> **Aim of the task**: From the post about a pomelo juice, extract the passage between "Made an interesting" and "my body needs.", inclusive, copying it word for word.

Made an interesting juice this morning. You know I’m a big fan of eating a rainbow and having a wide variety of fruits & veggies 1) to make sure I don’t get bored and 2) to make sure I get all the nutrients my body needs.

I found this huge grapefruit looking thing at the grocers called a pomelo. I love grapefruit so I got one.  I did eat a small piece as I cut it for my juice (its not cheating, its science!) and it was very much like a grapfruit but more mellow. Actually I think you get more fruit from a regular grapfruit so i won’t be laying down $2 to get another one of these.

Adding this to my juice, I didn’t add any lemon. With everything else in the juice (kale, celery,  cucumber, parsley, apples, carrots, ginger) the main flavors were from the kale & pomelo.

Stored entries
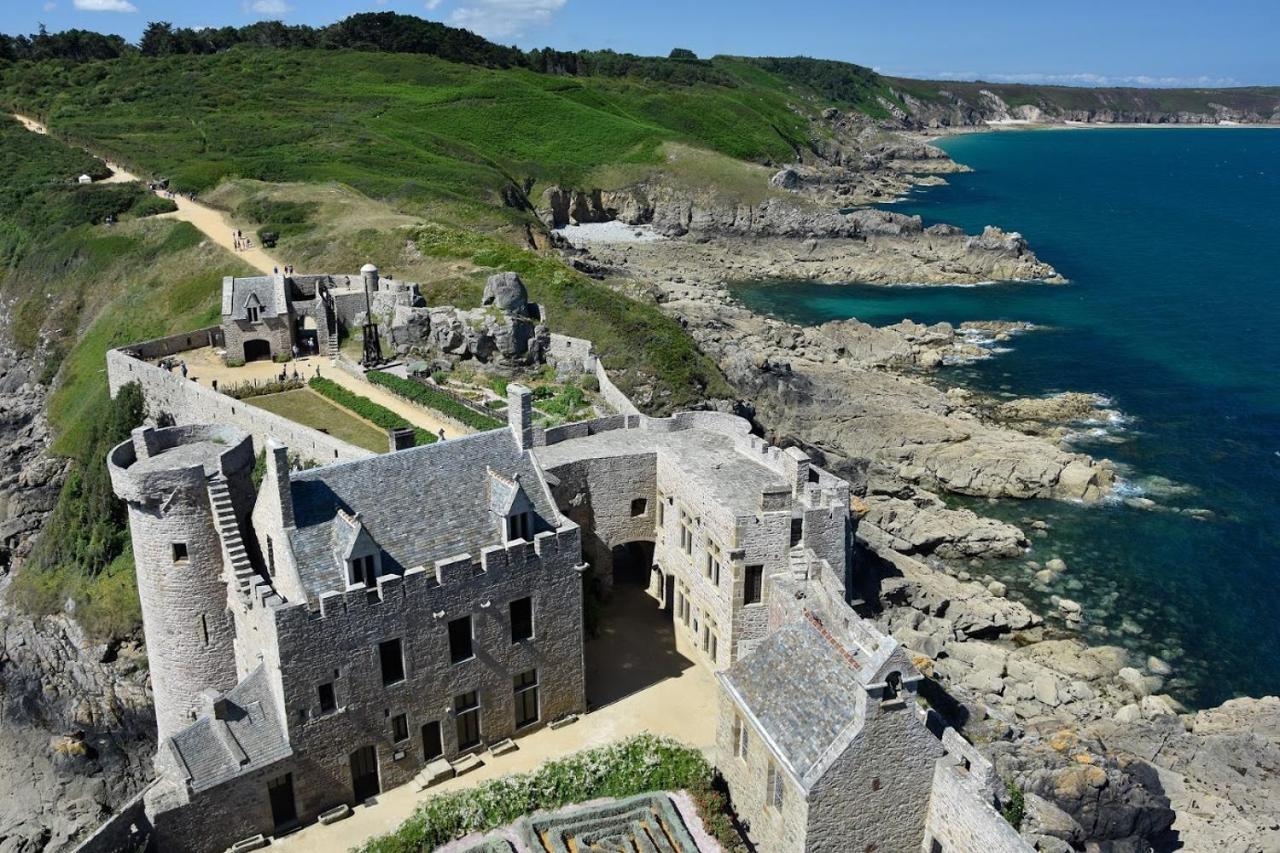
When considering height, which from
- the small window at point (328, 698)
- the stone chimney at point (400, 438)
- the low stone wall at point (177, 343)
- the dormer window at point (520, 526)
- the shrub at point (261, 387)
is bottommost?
the small window at point (328, 698)

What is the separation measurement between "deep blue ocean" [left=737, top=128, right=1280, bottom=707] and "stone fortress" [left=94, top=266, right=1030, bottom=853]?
92.7 ft

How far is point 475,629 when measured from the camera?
111ft

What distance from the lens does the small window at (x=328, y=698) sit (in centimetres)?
3109

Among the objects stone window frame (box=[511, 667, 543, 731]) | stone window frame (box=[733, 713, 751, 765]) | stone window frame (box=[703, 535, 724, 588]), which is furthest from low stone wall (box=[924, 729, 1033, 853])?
stone window frame (box=[511, 667, 543, 731])

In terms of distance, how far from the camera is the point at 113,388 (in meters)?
60.4

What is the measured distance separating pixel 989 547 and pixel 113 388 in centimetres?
5442

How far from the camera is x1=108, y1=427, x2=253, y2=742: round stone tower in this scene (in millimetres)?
34500

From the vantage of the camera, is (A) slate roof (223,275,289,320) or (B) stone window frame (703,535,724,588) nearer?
(B) stone window frame (703,535,724,588)

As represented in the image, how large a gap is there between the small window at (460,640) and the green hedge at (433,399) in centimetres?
1821

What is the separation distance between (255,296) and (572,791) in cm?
4238

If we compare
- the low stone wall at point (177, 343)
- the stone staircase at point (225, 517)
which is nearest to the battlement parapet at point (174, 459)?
the stone staircase at point (225, 517)

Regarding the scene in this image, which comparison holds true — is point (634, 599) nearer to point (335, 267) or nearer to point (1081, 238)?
point (335, 267)

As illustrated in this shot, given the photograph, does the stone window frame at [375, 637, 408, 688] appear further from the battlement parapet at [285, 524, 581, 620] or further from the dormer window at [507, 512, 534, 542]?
the dormer window at [507, 512, 534, 542]

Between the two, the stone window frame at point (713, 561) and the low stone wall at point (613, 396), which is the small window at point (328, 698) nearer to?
the stone window frame at point (713, 561)
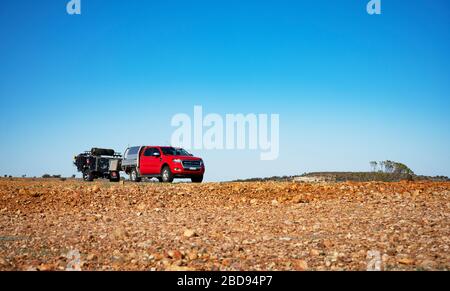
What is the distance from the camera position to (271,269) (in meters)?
5.88

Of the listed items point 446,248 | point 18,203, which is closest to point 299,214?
point 446,248

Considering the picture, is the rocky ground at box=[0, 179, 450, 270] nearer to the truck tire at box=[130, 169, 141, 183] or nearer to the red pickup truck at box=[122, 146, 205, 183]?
the red pickup truck at box=[122, 146, 205, 183]

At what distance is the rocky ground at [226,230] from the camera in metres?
6.25

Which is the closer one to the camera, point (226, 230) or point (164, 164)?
point (226, 230)

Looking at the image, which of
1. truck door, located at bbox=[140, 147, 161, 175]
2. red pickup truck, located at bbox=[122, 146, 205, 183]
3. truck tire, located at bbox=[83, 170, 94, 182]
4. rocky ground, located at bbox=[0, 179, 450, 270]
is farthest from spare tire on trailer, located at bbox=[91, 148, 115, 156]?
rocky ground, located at bbox=[0, 179, 450, 270]

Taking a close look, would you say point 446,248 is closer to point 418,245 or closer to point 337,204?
point 418,245

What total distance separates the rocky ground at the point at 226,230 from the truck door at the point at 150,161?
34.5 ft

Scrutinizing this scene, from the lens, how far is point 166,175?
24.7 metres

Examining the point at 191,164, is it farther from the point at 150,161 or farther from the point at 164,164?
the point at 150,161

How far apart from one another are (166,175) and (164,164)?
65 centimetres

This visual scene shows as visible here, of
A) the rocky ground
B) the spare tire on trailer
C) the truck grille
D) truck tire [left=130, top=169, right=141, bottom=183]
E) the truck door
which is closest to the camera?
the rocky ground

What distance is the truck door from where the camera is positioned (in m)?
25.2

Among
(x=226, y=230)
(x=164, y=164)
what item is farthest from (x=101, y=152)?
(x=226, y=230)
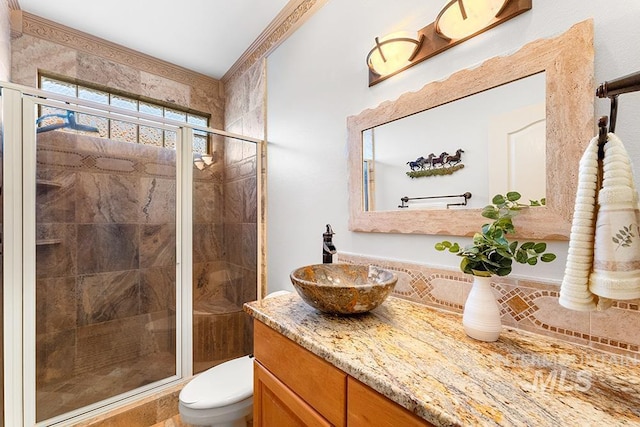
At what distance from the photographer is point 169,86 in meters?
2.48

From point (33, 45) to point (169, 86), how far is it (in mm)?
859

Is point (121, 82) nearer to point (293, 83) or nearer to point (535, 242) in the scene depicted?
point (293, 83)

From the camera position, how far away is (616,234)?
54 centimetres

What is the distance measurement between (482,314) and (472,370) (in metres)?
0.20

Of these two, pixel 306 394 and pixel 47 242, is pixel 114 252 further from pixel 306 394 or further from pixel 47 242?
pixel 306 394

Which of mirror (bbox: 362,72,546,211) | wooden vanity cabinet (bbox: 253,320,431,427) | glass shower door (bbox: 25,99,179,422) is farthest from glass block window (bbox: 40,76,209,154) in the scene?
wooden vanity cabinet (bbox: 253,320,431,427)

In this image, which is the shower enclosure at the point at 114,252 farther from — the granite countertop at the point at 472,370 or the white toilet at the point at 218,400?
the granite countertop at the point at 472,370

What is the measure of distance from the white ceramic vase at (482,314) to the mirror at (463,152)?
0.98 ft

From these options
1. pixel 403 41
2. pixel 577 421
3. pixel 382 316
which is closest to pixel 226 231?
pixel 382 316

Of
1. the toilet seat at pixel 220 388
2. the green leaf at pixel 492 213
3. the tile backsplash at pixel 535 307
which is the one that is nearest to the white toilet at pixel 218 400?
the toilet seat at pixel 220 388

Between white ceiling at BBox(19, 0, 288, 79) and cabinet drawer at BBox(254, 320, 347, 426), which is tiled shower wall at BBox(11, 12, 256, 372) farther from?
cabinet drawer at BBox(254, 320, 347, 426)

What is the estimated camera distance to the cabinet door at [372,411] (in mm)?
528

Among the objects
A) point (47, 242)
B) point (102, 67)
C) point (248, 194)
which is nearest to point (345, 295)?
point (248, 194)

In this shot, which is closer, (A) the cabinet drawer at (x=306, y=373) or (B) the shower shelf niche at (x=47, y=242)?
(A) the cabinet drawer at (x=306, y=373)
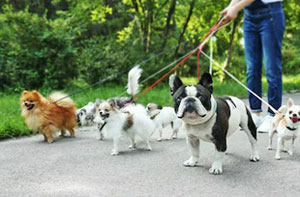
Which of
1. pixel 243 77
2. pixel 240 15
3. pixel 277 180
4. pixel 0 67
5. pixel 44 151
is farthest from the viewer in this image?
pixel 243 77

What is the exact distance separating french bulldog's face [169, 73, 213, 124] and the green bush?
8.07 metres

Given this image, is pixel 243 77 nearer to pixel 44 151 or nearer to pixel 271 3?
pixel 271 3

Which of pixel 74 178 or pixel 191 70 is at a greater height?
pixel 191 70

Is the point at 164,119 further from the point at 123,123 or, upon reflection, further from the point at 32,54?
the point at 32,54

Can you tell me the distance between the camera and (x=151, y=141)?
5.25 metres

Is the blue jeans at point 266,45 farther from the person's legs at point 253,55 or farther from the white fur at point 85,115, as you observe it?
the white fur at point 85,115

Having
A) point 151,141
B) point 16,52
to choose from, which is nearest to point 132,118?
point 151,141

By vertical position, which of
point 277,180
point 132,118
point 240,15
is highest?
point 240,15

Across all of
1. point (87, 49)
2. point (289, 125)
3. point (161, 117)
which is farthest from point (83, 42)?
point (289, 125)

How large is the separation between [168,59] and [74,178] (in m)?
10.8

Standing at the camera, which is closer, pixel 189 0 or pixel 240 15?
pixel 189 0

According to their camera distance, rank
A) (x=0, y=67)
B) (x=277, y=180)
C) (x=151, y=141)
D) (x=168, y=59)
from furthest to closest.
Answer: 1. (x=168, y=59)
2. (x=0, y=67)
3. (x=151, y=141)
4. (x=277, y=180)

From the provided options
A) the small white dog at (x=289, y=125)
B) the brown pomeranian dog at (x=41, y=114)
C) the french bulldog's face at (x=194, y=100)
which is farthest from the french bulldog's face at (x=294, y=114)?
the brown pomeranian dog at (x=41, y=114)

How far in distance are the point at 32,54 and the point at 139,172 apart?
8.08 m
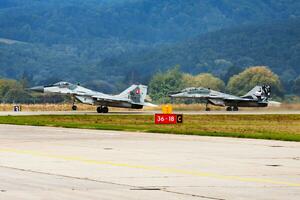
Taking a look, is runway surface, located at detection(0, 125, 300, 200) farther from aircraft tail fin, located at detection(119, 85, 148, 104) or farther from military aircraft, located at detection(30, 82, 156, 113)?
aircraft tail fin, located at detection(119, 85, 148, 104)

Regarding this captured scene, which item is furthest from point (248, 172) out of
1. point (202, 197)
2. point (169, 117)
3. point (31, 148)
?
point (169, 117)

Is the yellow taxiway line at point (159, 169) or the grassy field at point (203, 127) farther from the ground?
the grassy field at point (203, 127)

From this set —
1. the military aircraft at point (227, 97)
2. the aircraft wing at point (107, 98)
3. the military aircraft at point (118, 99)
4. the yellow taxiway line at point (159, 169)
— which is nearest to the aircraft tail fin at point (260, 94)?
the military aircraft at point (227, 97)

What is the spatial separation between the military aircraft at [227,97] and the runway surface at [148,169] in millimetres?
72161

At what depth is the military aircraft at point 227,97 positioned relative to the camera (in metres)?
107

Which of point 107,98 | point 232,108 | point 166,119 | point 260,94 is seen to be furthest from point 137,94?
point 166,119

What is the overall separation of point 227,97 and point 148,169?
281 feet

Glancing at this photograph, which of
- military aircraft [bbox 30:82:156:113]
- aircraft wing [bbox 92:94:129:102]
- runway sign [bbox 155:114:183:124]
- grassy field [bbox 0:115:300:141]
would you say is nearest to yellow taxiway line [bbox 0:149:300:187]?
grassy field [bbox 0:115:300:141]

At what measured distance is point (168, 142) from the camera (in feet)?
113

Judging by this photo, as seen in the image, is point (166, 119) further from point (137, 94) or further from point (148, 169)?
point (137, 94)

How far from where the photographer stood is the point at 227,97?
108 meters

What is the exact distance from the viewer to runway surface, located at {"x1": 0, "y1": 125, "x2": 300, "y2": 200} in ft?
58.0

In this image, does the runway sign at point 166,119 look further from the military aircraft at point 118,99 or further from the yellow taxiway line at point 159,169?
the military aircraft at point 118,99

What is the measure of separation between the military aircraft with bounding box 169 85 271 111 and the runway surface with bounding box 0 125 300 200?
72.2 m
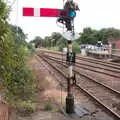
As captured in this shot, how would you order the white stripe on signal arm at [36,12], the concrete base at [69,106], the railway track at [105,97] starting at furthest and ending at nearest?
1. the railway track at [105,97]
2. the concrete base at [69,106]
3. the white stripe on signal arm at [36,12]

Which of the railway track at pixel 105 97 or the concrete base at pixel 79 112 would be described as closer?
the concrete base at pixel 79 112

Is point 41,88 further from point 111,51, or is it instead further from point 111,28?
point 111,28

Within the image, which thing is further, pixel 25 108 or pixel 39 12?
pixel 39 12

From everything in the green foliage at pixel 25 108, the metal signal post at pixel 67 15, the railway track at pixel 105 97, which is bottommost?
the railway track at pixel 105 97

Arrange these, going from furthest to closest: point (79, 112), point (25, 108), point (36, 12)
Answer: point (79, 112)
point (36, 12)
point (25, 108)

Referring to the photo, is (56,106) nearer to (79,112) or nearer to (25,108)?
(79,112)

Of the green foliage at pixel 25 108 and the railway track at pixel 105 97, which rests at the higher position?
the green foliage at pixel 25 108

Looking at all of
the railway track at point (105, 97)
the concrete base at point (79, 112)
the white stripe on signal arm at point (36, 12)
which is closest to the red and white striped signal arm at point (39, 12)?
the white stripe on signal arm at point (36, 12)

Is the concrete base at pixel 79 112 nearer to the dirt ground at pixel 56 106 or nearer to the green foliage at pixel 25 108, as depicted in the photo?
the dirt ground at pixel 56 106

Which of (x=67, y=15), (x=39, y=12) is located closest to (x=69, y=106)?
(x=67, y=15)

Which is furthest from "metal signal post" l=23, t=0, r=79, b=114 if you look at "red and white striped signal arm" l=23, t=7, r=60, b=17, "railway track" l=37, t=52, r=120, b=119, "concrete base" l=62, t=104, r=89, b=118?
"railway track" l=37, t=52, r=120, b=119

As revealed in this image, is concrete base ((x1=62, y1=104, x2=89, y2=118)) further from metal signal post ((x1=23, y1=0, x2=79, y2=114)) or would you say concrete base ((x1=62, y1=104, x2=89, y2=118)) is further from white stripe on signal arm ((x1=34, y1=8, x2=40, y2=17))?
white stripe on signal arm ((x1=34, y1=8, x2=40, y2=17))

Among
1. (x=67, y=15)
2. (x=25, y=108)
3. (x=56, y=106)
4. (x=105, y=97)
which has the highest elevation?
(x=67, y=15)

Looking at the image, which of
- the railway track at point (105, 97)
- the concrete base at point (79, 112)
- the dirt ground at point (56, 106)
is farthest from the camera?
the railway track at point (105, 97)
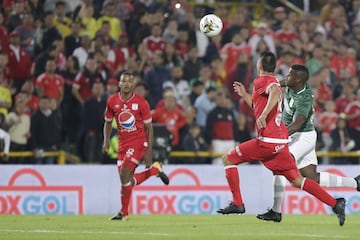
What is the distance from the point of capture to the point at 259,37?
2531 cm

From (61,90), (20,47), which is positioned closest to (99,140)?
(61,90)

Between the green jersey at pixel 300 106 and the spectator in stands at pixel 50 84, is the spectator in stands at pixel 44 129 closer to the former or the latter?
the spectator in stands at pixel 50 84

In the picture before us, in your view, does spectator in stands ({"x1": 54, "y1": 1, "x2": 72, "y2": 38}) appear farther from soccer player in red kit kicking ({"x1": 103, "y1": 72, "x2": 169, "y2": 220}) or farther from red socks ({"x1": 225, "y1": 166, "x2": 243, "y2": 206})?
red socks ({"x1": 225, "y1": 166, "x2": 243, "y2": 206})

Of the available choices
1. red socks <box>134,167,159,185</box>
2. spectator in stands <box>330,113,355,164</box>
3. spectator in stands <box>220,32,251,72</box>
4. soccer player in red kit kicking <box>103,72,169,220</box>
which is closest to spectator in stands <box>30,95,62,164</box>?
red socks <box>134,167,159,185</box>

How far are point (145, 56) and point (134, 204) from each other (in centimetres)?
399

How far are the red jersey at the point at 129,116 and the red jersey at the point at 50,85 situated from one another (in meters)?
5.47

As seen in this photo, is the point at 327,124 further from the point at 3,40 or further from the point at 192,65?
the point at 3,40

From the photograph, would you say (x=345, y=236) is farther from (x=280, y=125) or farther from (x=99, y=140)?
(x=99, y=140)

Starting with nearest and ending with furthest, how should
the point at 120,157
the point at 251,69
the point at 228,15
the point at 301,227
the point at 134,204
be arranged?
the point at 301,227
the point at 120,157
the point at 134,204
the point at 251,69
the point at 228,15

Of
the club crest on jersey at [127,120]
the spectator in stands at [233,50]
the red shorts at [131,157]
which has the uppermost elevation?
the spectator in stands at [233,50]

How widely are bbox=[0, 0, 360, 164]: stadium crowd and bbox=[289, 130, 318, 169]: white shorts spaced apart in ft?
21.6

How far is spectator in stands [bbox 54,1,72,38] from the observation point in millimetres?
24141

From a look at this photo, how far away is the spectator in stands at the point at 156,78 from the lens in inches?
925

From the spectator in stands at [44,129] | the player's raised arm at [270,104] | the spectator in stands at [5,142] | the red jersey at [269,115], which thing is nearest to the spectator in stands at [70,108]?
the spectator in stands at [44,129]
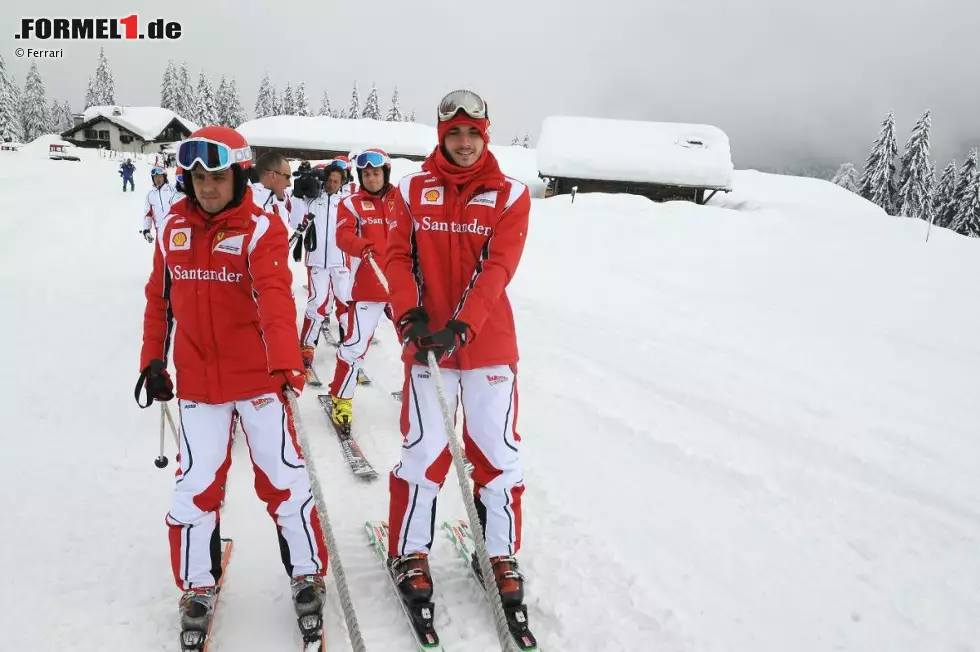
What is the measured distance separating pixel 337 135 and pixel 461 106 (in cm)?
4916

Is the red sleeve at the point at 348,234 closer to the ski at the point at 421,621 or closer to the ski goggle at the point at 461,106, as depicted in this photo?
the ski goggle at the point at 461,106

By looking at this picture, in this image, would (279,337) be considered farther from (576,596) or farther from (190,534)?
(576,596)

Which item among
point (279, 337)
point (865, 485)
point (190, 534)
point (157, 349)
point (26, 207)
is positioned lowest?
point (26, 207)

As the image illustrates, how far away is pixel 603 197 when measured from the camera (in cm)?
2112

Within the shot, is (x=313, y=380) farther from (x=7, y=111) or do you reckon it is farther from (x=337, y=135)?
(x=7, y=111)

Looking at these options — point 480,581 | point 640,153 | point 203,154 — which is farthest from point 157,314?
point 640,153

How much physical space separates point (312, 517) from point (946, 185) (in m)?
66.2

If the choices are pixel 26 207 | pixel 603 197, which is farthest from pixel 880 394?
pixel 26 207

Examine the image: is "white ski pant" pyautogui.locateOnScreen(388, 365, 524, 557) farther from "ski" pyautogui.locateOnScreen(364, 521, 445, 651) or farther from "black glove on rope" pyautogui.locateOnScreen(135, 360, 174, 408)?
"black glove on rope" pyautogui.locateOnScreen(135, 360, 174, 408)

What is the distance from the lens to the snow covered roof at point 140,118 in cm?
6284

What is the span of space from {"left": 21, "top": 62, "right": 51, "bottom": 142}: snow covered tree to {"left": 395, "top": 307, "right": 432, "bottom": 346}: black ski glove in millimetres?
98893

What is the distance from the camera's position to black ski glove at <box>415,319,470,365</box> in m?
2.94

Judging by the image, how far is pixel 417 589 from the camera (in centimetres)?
327

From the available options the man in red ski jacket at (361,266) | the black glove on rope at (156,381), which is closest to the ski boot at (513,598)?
the black glove on rope at (156,381)
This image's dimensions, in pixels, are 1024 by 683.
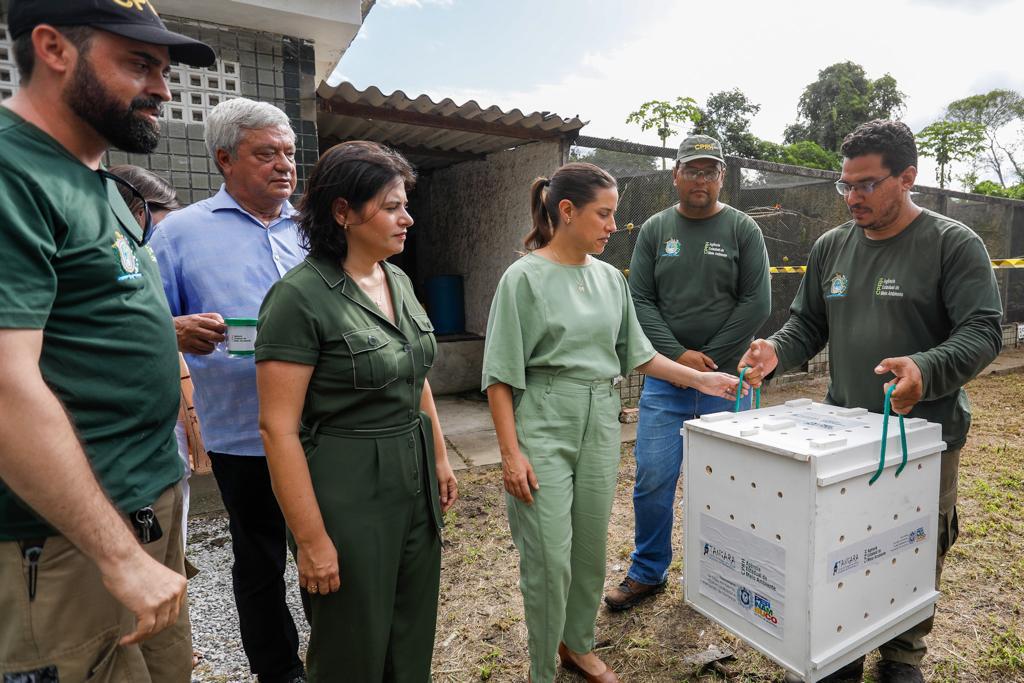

> **Response to this task**:
Made an interesting juice this morning. You know I’m a big fan of eating a rainbow and having a wide variety of fruits & veggies 1) to make sure I don’t get bored and 2) to make sure I get all the nutrients my body needs.